» TASK BRIEF
Repeat every record below exactly as it appears.
───── EXTRACTED RECORDS
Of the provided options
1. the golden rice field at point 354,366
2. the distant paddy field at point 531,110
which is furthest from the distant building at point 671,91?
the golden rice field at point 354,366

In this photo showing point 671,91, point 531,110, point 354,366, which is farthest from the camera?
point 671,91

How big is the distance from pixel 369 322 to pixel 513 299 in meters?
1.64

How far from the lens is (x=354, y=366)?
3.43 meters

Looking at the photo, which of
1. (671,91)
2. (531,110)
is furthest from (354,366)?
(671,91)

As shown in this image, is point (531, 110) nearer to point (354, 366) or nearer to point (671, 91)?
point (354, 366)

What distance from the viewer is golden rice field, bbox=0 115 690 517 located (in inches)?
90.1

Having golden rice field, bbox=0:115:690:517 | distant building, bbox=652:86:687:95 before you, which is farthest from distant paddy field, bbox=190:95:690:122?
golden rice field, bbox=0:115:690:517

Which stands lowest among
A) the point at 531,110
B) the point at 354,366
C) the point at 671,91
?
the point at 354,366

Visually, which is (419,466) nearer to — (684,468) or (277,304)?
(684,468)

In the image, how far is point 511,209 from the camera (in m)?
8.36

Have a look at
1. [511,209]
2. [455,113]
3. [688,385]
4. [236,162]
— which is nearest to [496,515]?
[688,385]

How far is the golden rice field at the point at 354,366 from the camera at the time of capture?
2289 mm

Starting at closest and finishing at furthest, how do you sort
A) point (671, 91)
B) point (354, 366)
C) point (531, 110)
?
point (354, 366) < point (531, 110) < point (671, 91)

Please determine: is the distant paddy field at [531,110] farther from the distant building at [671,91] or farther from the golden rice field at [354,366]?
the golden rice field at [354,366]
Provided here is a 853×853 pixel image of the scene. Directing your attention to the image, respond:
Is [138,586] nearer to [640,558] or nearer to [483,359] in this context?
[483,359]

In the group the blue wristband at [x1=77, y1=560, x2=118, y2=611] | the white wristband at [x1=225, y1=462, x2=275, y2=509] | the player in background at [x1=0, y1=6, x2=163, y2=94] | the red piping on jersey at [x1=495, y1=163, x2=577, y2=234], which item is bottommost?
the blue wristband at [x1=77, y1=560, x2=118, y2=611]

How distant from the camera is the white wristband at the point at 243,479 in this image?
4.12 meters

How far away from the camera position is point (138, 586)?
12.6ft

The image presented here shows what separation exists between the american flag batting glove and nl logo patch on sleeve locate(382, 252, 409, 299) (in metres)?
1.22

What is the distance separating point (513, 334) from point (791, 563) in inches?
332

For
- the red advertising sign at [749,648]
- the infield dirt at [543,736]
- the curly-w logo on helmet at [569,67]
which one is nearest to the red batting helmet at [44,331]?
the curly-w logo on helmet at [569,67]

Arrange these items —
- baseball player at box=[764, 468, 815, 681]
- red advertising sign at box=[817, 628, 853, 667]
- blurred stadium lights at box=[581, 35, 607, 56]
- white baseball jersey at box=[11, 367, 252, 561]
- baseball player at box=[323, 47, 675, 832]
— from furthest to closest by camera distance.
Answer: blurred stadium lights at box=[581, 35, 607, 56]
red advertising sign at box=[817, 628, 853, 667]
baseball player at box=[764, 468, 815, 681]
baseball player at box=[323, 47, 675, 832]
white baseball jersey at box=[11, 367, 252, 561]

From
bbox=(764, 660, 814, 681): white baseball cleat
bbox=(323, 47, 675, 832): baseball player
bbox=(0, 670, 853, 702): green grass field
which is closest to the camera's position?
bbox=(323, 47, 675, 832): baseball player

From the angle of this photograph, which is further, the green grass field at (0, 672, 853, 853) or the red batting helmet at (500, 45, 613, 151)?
──────────
» FULL OUTPUT
Of the provided options
1. the golden rice field at point 354,366
2. the distant paddy field at point 531,110
which is furthest from the distant building at point 671,91?
the golden rice field at point 354,366

In this photo showing point 671,91, point 531,110, point 354,366, which is farthest from the camera?
point 671,91

How big is the distance from pixel 369 322 to pixel 513 299 in meters?
1.64

How far from the lens is (x=354, y=366)?
3.43 meters

Looking at the photo, which of
1. (671,91)
2. (531,110)
is furthest from (354,366)?
(671,91)

As shown in this image, is point (531, 110) nearer to point (354, 366) or nearer to point (671, 91)?
point (354, 366)

What distance from the viewer is golden rice field, bbox=0 115 690 517 located (in inches)?
90.1

Having golden rice field, bbox=0:115:690:517 | distant building, bbox=652:86:687:95 before you, which is farthest from distant paddy field, bbox=190:95:690:122?
golden rice field, bbox=0:115:690:517

Which stands lowest among
A) the point at 531,110
B) the point at 354,366
C) the point at 671,91
?
the point at 354,366

Visually, which is (419,466) nearer to — (684,468) or (277,304)?
(684,468)

In the image, how far is point 511,209 from the camera (in m)?
8.36

Have a look at
1. [511,209]
2. [455,113]
3. [688,385]
4. [236,162]
— which is nearest to [496,515]?
[688,385]

How far is the golden rice field at the point at 354,366 from the camera at the time of capture?
2289 mm

Starting at closest and finishing at furthest, how do you sort
A) point (671, 91)
B) point (354, 366)
C) point (531, 110)
?
point (354, 366) < point (531, 110) < point (671, 91)

Please determine: is the distant paddy field at [531,110] farther from the distant building at [671,91] or farther from the golden rice field at [354,366]?
the golden rice field at [354,366]
Provided here is a 853×853 pixel image of the scene. Directing your attention to the image, respond:
Is [138,586] nearer to [640,558] or nearer to [483,359] in this context?
[483,359]

In the group the blue wristband at [x1=77, y1=560, x2=118, y2=611] | the white wristband at [x1=225, y1=462, x2=275, y2=509] | the player in background at [x1=0, y1=6, x2=163, y2=94] | the red piping on jersey at [x1=495, y1=163, x2=577, y2=234], which item is bottommost?
the blue wristband at [x1=77, y1=560, x2=118, y2=611]

How distant from the camera is the white wristband at the point at 243,479 in this image?
4.12 meters

How far away from the camera position is point (138, 586)?
12.6ft

The image presented here shows what separation exists between the american flag batting glove and nl logo patch on sleeve locate(382, 252, 409, 299) (in metres)?
1.22

What is the distance separating point (513, 334) from point (791, 563) in inches?
332

For
- the red advertising sign at [749,648]
- the infield dirt at [543,736]
- the curly-w logo on helmet at [569,67]
which one is nearest to the red batting helmet at [44,331]?
the curly-w logo on helmet at [569,67]

Arrange these items —
- baseball player at box=[764, 468, 815, 681]
- red advertising sign at box=[817, 628, 853, 667]
- blurred stadium lights at box=[581, 35, 607, 56]
- white baseball jersey at box=[11, 367, 252, 561]
- baseball player at box=[323, 47, 675, 832]
— from furthest to closest by camera distance.
Answer: blurred stadium lights at box=[581, 35, 607, 56]
red advertising sign at box=[817, 628, 853, 667]
baseball player at box=[764, 468, 815, 681]
baseball player at box=[323, 47, 675, 832]
white baseball jersey at box=[11, 367, 252, 561]

From
bbox=(764, 660, 814, 681): white baseball cleat
bbox=(323, 47, 675, 832): baseball player
bbox=(0, 670, 853, 702): green grass field
which is closest to the camera's position?
bbox=(323, 47, 675, 832): baseball player

From the angle of this photograph, which is further, the green grass field at (0, 672, 853, 853) or the red batting helmet at (500, 45, 613, 151)?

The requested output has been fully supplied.